TASK REQUIREMENTS: In the passage on Church Councils, take everything from "In Paragraph 252" down to "the charge conference." and swap "charge conference" for "annual conference".

PASSAGE TO READ:
* Begin *

What is the role of the Church Council? Is it to manage the church or to govern the church? Historically and in practice, most Church Councils manage. Often how the Church Council functions in the local church has been handed down from generation to generation. Not all Church Councils function the same nor are they all even called Church Councils. Some are called Ad Boards and a variety of other names.
In Paragraph 252 of the UMC Book of Discipline, the Church Council is to provide for the administration of its organization and temporal (i.e., secular, lay, worldly, perpetual). It shall envision, plan, implement, and annual evaluate the mission and ministry of the church. The church council shall be amenable to and function as the administrative agent of the charge conference.
In its duties among other things, the Church Council is to envision, plan, implement, and evaluate the mission of the church. Therefore, there should be a strategic plan for how the church is living out its mission of making disciples and evaluating how well the plan is working. Instead, most Church Councils are hearing written reports read aloud to them on the details of particular ministries that have been carried out during the past month without regard for the alignment to a strategic plan or evaluation in its fulfilment of a strategic plan. Great things may very well be happening in the life of the church, but we really have no way of knowing. Ministries are being planned in a vacuum without a common purpose and overall alignment and evaluation. When a Church Council is involved in the details of the day-to-day ministries, it is managing. Managing is the role of the ministry team leaders and staff not the Church Council.
Church Councils (or perhaps you have moved to the simplified, accountable structure) that have moved to governance are concentrating in the four areas of fiduciary, strategic, generative, and accountable leadership:
Stewardship: The board tends to the fiduciary responsibilities and alignment of God’s people and resources. This could include things like ensuring the facility is properly insured and safe, that personnel policies are appropriately followed, and the church’s finances are regularly audited to ensure that the treasurer is appropriately handling the congregation’s money. Fiduciary responsibility speaks to the appropriate care and management of the church’s assets such as real estate, cash, human resources, and investments.

* End *

SUPPLIED ENTRIES:
* Begin *

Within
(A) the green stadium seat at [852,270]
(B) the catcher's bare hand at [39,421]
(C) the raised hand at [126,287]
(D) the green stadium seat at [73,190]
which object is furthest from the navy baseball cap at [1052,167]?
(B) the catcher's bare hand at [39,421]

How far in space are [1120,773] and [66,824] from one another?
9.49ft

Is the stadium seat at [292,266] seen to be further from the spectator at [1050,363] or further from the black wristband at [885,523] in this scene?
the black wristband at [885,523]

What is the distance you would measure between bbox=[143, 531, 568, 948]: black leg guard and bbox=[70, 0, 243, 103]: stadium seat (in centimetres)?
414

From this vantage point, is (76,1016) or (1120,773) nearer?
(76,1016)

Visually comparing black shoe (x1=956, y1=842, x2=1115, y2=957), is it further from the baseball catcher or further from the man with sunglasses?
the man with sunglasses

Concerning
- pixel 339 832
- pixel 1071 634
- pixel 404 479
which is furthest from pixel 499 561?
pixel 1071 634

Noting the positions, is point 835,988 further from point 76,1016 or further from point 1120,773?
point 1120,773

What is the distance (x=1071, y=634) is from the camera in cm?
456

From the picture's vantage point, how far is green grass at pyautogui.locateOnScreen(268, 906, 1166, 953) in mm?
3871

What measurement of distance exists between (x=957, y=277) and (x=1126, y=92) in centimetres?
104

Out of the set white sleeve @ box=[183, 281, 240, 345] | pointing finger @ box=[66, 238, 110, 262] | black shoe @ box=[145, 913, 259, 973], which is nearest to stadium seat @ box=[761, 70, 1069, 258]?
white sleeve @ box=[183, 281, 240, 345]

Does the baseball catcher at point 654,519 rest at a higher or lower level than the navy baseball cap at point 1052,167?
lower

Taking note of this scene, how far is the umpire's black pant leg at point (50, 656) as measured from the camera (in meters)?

* End *

WRITTEN ANSWER:
In Paragraph 252 of the UMC Book of Discipline, the Church Council is to provide for the administration of its organization and temporal (i.e., secular, lay, worldly, perpetual). It shall envision, plan, implement, and annual evaluate the mission and ministry of the church. The church council shall be amenable to and function as the administrative agent of the annual conference.